◆ SET OF TASKS ◆
1. Duplicate the passage of the Sinn Féin poll article starting at "Support for Sinn Féin has" and ending at "cent, down two.".
2. Write the next part of the Sinn Féin poll article, picking up after its final sentence.

◆ SOURCE DOCUMENT ◆

Irish Republican News · January 22, 2005
[Irish Republican News]

[Irish Republican News]
IRISH REPUBLICAN NEWS: Sinn Féin steady in poll; FF moves up
Sinn Féin steady in poll; FF moves up

Support for Sinn Féin in the 26 Counties has remained stable despite unprecedented attacks by rival political parties and negative publicity in the mainstream media.

A poll published today has indicated a marginal loss in support for Sinn Féin while support for the coalition government has picked up following December’s “spend and spend” budget.

Support for the government, Taoiseach Bertie Ahern and his Fianna Fail party are now at their highest since the 2002 general election.

Support for Sinn Féin has fallen just one point since October to 11 per cent. Approval of the performance of Gerry Adams as Sinn Féin leader among all poll respondents is down from 51 per cent to 42 per cent.

This comes despite strident attacks by the leadership of the coalition parties, linking Mr Adams and the Sinn Féin leadership to criminality in general, and the pre-Christmas Northern Bank robbery in particular.

The state of the parties is: Fianna Fail 38 per cent, up three percentage points since the last such poll last October; Fine Gael 22 per cent, down two points; Labour 13 per cent, unchanged; Sinn Féin 11 per cent, down one point; Progressive Democrats 4 per cent, up one; Green Party 4 per cent, unchanged; and others 8 per cent, down two.

Satisfaction with the Government has risen to 52 per cent, up nine percentage points since the last poll in October. Forty per cent are dissatisfied, down nine points, and an unchanged 8 per cent have no opinion.

The Deputy Prime Minister, Tanaiste Mary Harney, described Sinn Féin’s party support as ‘remarkable’.

Sinn Féin’s Mitchel McLaughlin said that the 1% drop in its popularity would be short-lived.

◆ DATASET ROWS ◆
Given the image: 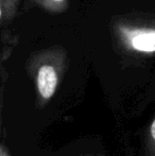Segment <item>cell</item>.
<instances>
[{"label":"cell","instance_id":"obj_1","mask_svg":"<svg viewBox=\"0 0 155 156\" xmlns=\"http://www.w3.org/2000/svg\"><path fill=\"white\" fill-rule=\"evenodd\" d=\"M68 64L64 48L53 46L34 54L30 60L29 70L35 81L39 98L47 101L53 97Z\"/></svg>","mask_w":155,"mask_h":156},{"label":"cell","instance_id":"obj_3","mask_svg":"<svg viewBox=\"0 0 155 156\" xmlns=\"http://www.w3.org/2000/svg\"><path fill=\"white\" fill-rule=\"evenodd\" d=\"M20 0H0V21L1 25L9 23L15 18Z\"/></svg>","mask_w":155,"mask_h":156},{"label":"cell","instance_id":"obj_6","mask_svg":"<svg viewBox=\"0 0 155 156\" xmlns=\"http://www.w3.org/2000/svg\"><path fill=\"white\" fill-rule=\"evenodd\" d=\"M0 156H10V155L8 154V153L5 152V149H4L3 147L1 148V155H0Z\"/></svg>","mask_w":155,"mask_h":156},{"label":"cell","instance_id":"obj_5","mask_svg":"<svg viewBox=\"0 0 155 156\" xmlns=\"http://www.w3.org/2000/svg\"><path fill=\"white\" fill-rule=\"evenodd\" d=\"M151 136H152V138L155 140V119H154L153 123H152V125H151Z\"/></svg>","mask_w":155,"mask_h":156},{"label":"cell","instance_id":"obj_2","mask_svg":"<svg viewBox=\"0 0 155 156\" xmlns=\"http://www.w3.org/2000/svg\"><path fill=\"white\" fill-rule=\"evenodd\" d=\"M115 34L122 47L132 52L143 54L155 53V27L118 23Z\"/></svg>","mask_w":155,"mask_h":156},{"label":"cell","instance_id":"obj_4","mask_svg":"<svg viewBox=\"0 0 155 156\" xmlns=\"http://www.w3.org/2000/svg\"><path fill=\"white\" fill-rule=\"evenodd\" d=\"M41 9L49 13L60 14L69 8V0H32Z\"/></svg>","mask_w":155,"mask_h":156}]
</instances>
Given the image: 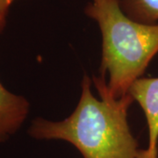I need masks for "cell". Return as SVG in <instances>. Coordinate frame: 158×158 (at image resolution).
Returning a JSON list of instances; mask_svg holds the SVG:
<instances>
[{
  "label": "cell",
  "mask_w": 158,
  "mask_h": 158,
  "mask_svg": "<svg viewBox=\"0 0 158 158\" xmlns=\"http://www.w3.org/2000/svg\"><path fill=\"white\" fill-rule=\"evenodd\" d=\"M91 85V78L85 74L73 113L60 121L34 118L28 135L38 140L67 141L84 158H140L141 149L127 119L133 98L99 96V99L93 95Z\"/></svg>",
  "instance_id": "1"
},
{
  "label": "cell",
  "mask_w": 158,
  "mask_h": 158,
  "mask_svg": "<svg viewBox=\"0 0 158 158\" xmlns=\"http://www.w3.org/2000/svg\"><path fill=\"white\" fill-rule=\"evenodd\" d=\"M85 13L98 24L102 35L100 74L91 81L99 96L120 99L142 77L158 54V24L132 20L118 0H92Z\"/></svg>",
  "instance_id": "2"
},
{
  "label": "cell",
  "mask_w": 158,
  "mask_h": 158,
  "mask_svg": "<svg viewBox=\"0 0 158 158\" xmlns=\"http://www.w3.org/2000/svg\"><path fill=\"white\" fill-rule=\"evenodd\" d=\"M130 96L142 109L148 131V146L140 158L158 156V77H141L132 85Z\"/></svg>",
  "instance_id": "3"
},
{
  "label": "cell",
  "mask_w": 158,
  "mask_h": 158,
  "mask_svg": "<svg viewBox=\"0 0 158 158\" xmlns=\"http://www.w3.org/2000/svg\"><path fill=\"white\" fill-rule=\"evenodd\" d=\"M30 112V103L25 97L6 89L0 82V142L13 135L24 124Z\"/></svg>",
  "instance_id": "4"
},
{
  "label": "cell",
  "mask_w": 158,
  "mask_h": 158,
  "mask_svg": "<svg viewBox=\"0 0 158 158\" xmlns=\"http://www.w3.org/2000/svg\"><path fill=\"white\" fill-rule=\"evenodd\" d=\"M122 11L135 22L158 24V0H118Z\"/></svg>",
  "instance_id": "5"
},
{
  "label": "cell",
  "mask_w": 158,
  "mask_h": 158,
  "mask_svg": "<svg viewBox=\"0 0 158 158\" xmlns=\"http://www.w3.org/2000/svg\"><path fill=\"white\" fill-rule=\"evenodd\" d=\"M14 0H0V15L6 18L8 10Z\"/></svg>",
  "instance_id": "6"
},
{
  "label": "cell",
  "mask_w": 158,
  "mask_h": 158,
  "mask_svg": "<svg viewBox=\"0 0 158 158\" xmlns=\"http://www.w3.org/2000/svg\"><path fill=\"white\" fill-rule=\"evenodd\" d=\"M6 24V18L3 17L2 15H0V33L3 31V29L5 28Z\"/></svg>",
  "instance_id": "7"
}]
</instances>
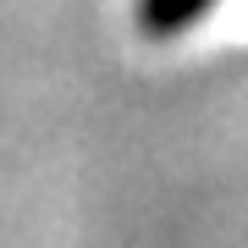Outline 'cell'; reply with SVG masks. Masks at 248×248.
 Wrapping results in <instances>:
<instances>
[{
	"instance_id": "1",
	"label": "cell",
	"mask_w": 248,
	"mask_h": 248,
	"mask_svg": "<svg viewBox=\"0 0 248 248\" xmlns=\"http://www.w3.org/2000/svg\"><path fill=\"white\" fill-rule=\"evenodd\" d=\"M210 6L215 0H138V22H143V33H155V39H177Z\"/></svg>"
}]
</instances>
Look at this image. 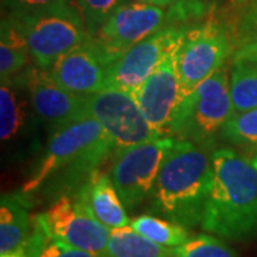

◆ TASK-BY-TASK RESULTS ◆
1.
Support for Sinn Féin has fallen just one point since October to 11 per cent. Approval of the performance of Gerry Adams as Sinn Féin leader among all poll respondents is down from 51 per cent to 42 per cent.

This comes despite strident attacks by the leadership of the coalition parties, linking Mr Adams and the Sinn Féin leadership to criminality in general, and the pre-Christmas Northern Bank robbery in particular.

The state of the parties is: Fianna Fail 38 per cent, up three percentage points since the last such poll last October; Fine Gael 22 per cent, down two points; Labour 13 per cent, unchanged; Sinn Féin 11 per cent, down one point; Progressive Democrats 4 per cent, up one; Green Party 4 per cent, unchanged; and others 8 per cent, down two.

2.
“At the end of the day, opinion polls play their role, but the most important opinion poll will be the May elections here in the North,” he said.

“Gerry Adams’ leadership, particularly his role in the peace process, is one that is widely recognised within the electorate.”

Tony Blair and his British Labour Party are comfortably ahead in the polls of the ailing Conservatie Party in Britain and are likely to be returned to Westminster with another large majority.

Local government elections in the North have been brought forward to May 5 - boosting speculation that this will also become the date for the British general election.

  • A former Sinn Féin councillor in south Down may run against former party colleague Caitriona Ruane in the Westminster election.

    Independent councillor Martin Cunningham, who left the party last year following an internal dispute, said he was considering putting himself forward as a candidate for the seat currently held by the SDLP’s Eddie McGrady MP.

    “A lot of people have asked me to consider standing for the election as an independent republican and I have agreed to think about it,” said Mr Cunningham.

    “I owe it to the people who voted for me in the last local government elections and I will definitely be standing as a councillor for the Newry and Mourne District Council.

    “I am not ruling it out but it is difficult to run for an election when you do not have a political party behind you.”

  • West Tyrone independent Kieran Deeny is set to stand in the Westminster election.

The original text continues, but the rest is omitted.